Required action A =>
Translate this sentence from the BGP route leaks text into Spanish: "Route optimizers take other ASes’ prefixes and break them up into smaller, more specific prefixes in order to more finely control internal routing."
Required action B =>
Resume the BGP route leaks text after its last sentence and carry it forward.

Provided passage =>
--- START ---

In past blogs, we’ve explored a specific BGP issue that can have far-reaching, large-scale impacts on networks across the Internet: route leaks and hijackings. In this post, we’ll discuss alerting for leaks and hijacks, which is the first step in the process of detecting, diagnosing and ultimately mitigating these notoriously difficult-to-troubleshoot events. While we’ve touched on BGP alerts for prefix hijacking in the past, we’ll now go into more detail about why route leaks and hijacks may happen and the wide variety of alert rules you can set up to effectively detect these events.

Why Leaks and Hijacks Happen

Before taking steps to detect leaks and hijacks, it can often be useful to understand the reasons why they may happen. In general, the root causes of leaks and hijacks can be divided between unintentional misconfigurations and intentional, malicious hijacks.

Unintentional Misconfigurations

While human error is a common and simply understood cause, it can manifest itself in a variety of different misconfigurations that cause improper route filtering and incorrect routing policies.

For example, one easy way to botch your routes is by mishandling the NO-EXPORT community, which is a community used to tell the recipient not to propagate the route to other autonomous systems (ASes). It isn’t uncommon for operators to forget to attach the NO-EXPORT community to their prefix advertisements and accidentally initiate a route leak.

Another common scenario we’ve seen crop up recently has been the case of misconfigured route optimizers. Route optimizers take other ASes’ prefixes and break them up into smaller, more specific prefixes in order to more finely control internal routing. These covered prefixes are never meant to be used outside the route optimizer’s AS, but if the covered prefixes are leaked, the route optimizer’s AS may inadvertently hijack the prefixes of another AS. We’ve seen a number of these events in the past, including one where Enzu, a hosting provider, leaked dozens of more specific prefixes for AWS services like Spotify and Tinder due to the improper filtering of a route optimizer.

Intentional and Malicious Hijacks

Intentional route hijacks can be used for a variety of malicious purposes. Perhaps the most obvious is using hijacks to deny service, as a targeted attack or as a blanketed censorship effort. One of the most infamous examples occurred in 2008, when Pakistan’s ISPs hijacked YouTube’s routes with a more specific prefix pointing to a null interface, blackholing traffic and thus blocking the site within Pakistan. Unfortunately, the covered prefix was mistakenly leaked to the rest of the Internet, blocking YouTube for everyone else too. The practice of null routing commonly appears as a part of censorship efforts, including the Great Firewall of China.

--- END ---

Source material =>
--- START ---

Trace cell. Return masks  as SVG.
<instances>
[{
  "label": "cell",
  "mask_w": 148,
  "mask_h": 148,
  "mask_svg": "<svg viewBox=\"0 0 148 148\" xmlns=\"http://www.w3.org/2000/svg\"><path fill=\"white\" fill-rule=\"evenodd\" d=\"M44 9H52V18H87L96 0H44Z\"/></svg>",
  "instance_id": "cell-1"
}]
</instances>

--- END ---

Task answer A =>
Los optimizadores de rutas toman los prefijos de otros AS y los dividen en prefijos más pequeños y más específicos para controlar con mayor precisión el enrutamiento interno.

Task answer B =>
Route hijacks can also be used to inspect or modify traffic for purposes including traffic interception and impersonation, corporate and state espionage, and cryptocurrency theft. BGP man-in-the-middle attacks are one type of route hijack commonly used for these malicious activities, where hijackers advertise preferred routes to the destination AS, changing the path entirely to flow through their own AS, or inserting their own network into a legitimate AS path. They then inspect or modify the victim’s traffic as it passes through, and then pass the traffic on to its intended destination. Man-in-the-middle attacks are difficult to detect for this very reason, since service isn’t disrupted and performance impacts are negligible.

There have also been instances where hijackers choose to re-route only on the reverse path back to the victim so that their attacks are undetectable by traceroute. For this case, use ThousandEyes Agent-to-Agent Tests to give you both network- and routing-layer visibility in both directions, so you can spot an unwanted AS on both the forward and reverse paths. You’ll also want to set up a Private BGP Monitor in your own AS to see routing changes on the path from your network to the target, complementing our Public BGP Monitors which provide visibility from the Internet into your environment.

In addition, route hijacks are used for IP squatting and spamming. Hijackers will announce previously unused address space that they don’t own, effectively borrowing IP addresses for the purpose of sending spam. By the time the IP space is added to the various spam lists, the hijackers have already moved on to other unannounced addresses.

Comprehensive Alerting

With a good understanding of why leaks and hijacks happen and the mechanisms of how they happen, we can now set up a comprehensive alerting system for specific route leak and hijack scenarios.

Origin ASN

Perhaps the most obvious BGP alert rule is to trigger when the origin autonomous system number (ASN) is not the one you expect (i.e., the service’s or its hosting provider’s ASN). This catches the most blatant route leaks and hijacks in which the service’s prefixes are claimed by another AS entirely.

Figure-1
Figure 1: An alert rule for when the origin AS unexpectedly changes will catch the most blatant route leaks and hijacks
where prefixes are claimed by another AS entirely.

Because these events often disrupt service and are easily traceable, they’re more likely to be the result of error or censorship rather than targeted, malicious intent. Simply alerting on origin ASN will catch most accidental leaks caused by misconfigurations, as well as many attempts to deny service or squat on IP space, but not the more sophisticated, stealthy activities of hijackers trying to inspect or modify traffic. Read on to learn about other alert types that can catch the more nefarious types of route hijacks.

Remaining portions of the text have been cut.